Subsequently, two parameters (NaNO3 and K2HPO4) were considered to optimize conditions for the better biomass production in C. saccharophila employing the CCD module. The CCD is essential for determining the effect of each variable alone or in combination with the total response. Nitrogen (N) is a primary factor which is essential for the synthesis of biomolecules besides growth. Also, it is well known that the nitrogen depletion will lead to decrease in overall protein content which ultimately affects the cell’s machinery. In the present study, we demonstrated that the optimal concentration of NaNO3 is required for higher biomass which relates to the work done by Zarrinmehr et al. [80] which stated that increased nitrogen concentration enhances biomass yields. Moreover, our results with the CCD model and the quadratic equation showed that biomass yields in C. saccharophila enhance significantly with the specific concentration of higher NaNO3 and lower K2HPO4.

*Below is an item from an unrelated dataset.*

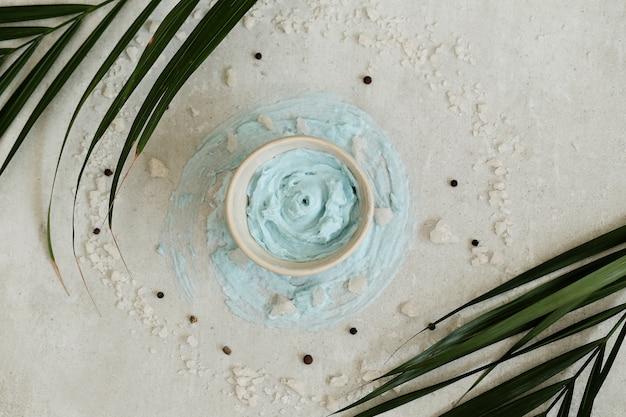 Синяя ароматическая свеча с ароматом бриза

Taziki et al. [81] demonstrated use of nitrate as a nitrogen source which has been efficiently utilized by Chlorella sp. to produce higher biomass. Furthermore, Ana−Maria and coworkers [82] enhanced both biomass and lipid yield through the CCD model, and found that nitrate concentration was the growth−enhancing factor. Kim et al. [83] showed that the N and P supplementation in Chlorella sp. further enhanced their growth rate to 0.48 day−1. Recently, Rodrigues−Sousa et al. [84] demonstrated that the nitrogen supplementation enhanced biomass content in Chlorella sp. and stated that a single macronutrient with the specific concentration, including the N:P ratio, will act as an excellent growth−enhancing factor. Similarly, in this study, even NaNO3 and K2HPO4 independently influenced the growth but simultaneously in combination they tend to promote better as the growth−enhancing factors. Such technique demonstrates the importance of the CCD model in the medium optimization process, where a precise concentration and/or their combination of both components generates a promising optimized response for higher yields.

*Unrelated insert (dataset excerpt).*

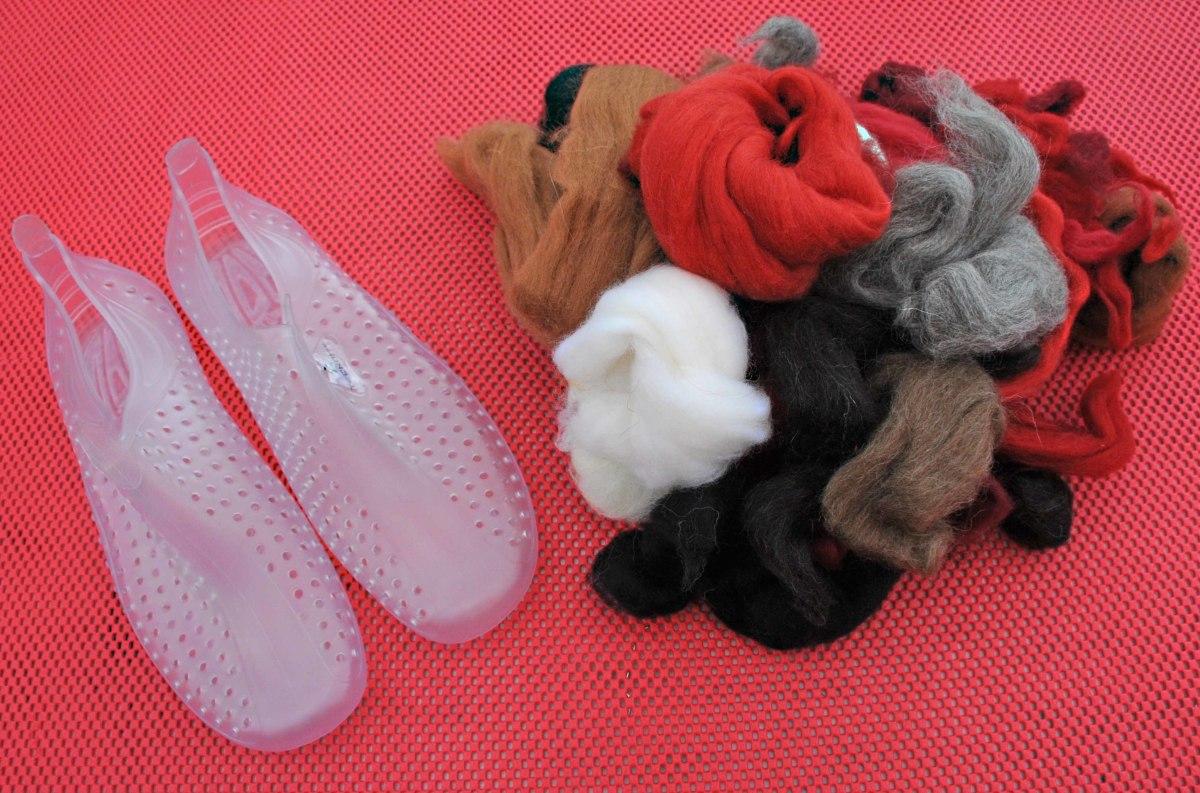 Wool Roving, Aqua Shoes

In such context, this is a worthy study of its kind which utilizes RSM tool with CCD model for further enhancing the biomass yields along with other biocommodities as we used 1.5 N and 0.5 P in optimized medium, and achieved 131% biomass, 122% TC (total chlorophyll), 127% CT (total carotenoids), and 125% total lipids as shown in Fig. 3. Kirrolia et al. [30] used similar strategy as a decision−making tool for the medium optimization in Chlorella sp. for enhancing biodiesel production. Increasing the biomass yields of C. saccharophila is an important step in making algal biofuels more economical and sustainable [85, 86]. Therefore, the use of optimized medium for producing better biomass productivities was investigated along with other biocommodities simultaneously. Another salient feature in this study is that the optimized medium showed better photosynthetic performance, which states that the activity of cell’s photosystem is functioning at their maximal.

5 Conclusions

In this present study, the microalgae C. saccharophila UTEX 247 was subjected to media engineering approach employing response surface methodology for enhancing their biomass productivities. Essential macronutrients in the BG-11 medium, i.e., NaNO3 and K2HPO4, influence the biomass yields independently but a better enhancement in the biomass content (840 mg L−1) was achieved by the specific combination of these two factors at the optimized concentrations (NaNO3 (26.4 mM) and K2HPO4 (0.11 mM)) as defined by CCD module. The statistical tool used in the current study demonstrated an increase of 131.25% dcw in biomass yields along with other biocommodities such as lipids (125%) and pigments (122% TC [total chlorophyll], 127% CT (total carotenoids) respectively). In conclusion, the optimization of specific growth conditions is essential for each specific strain of industrial relevance for enhancing their growth rates along with other biocommodities, which will lead to sustainable and cost-effective biorefineries.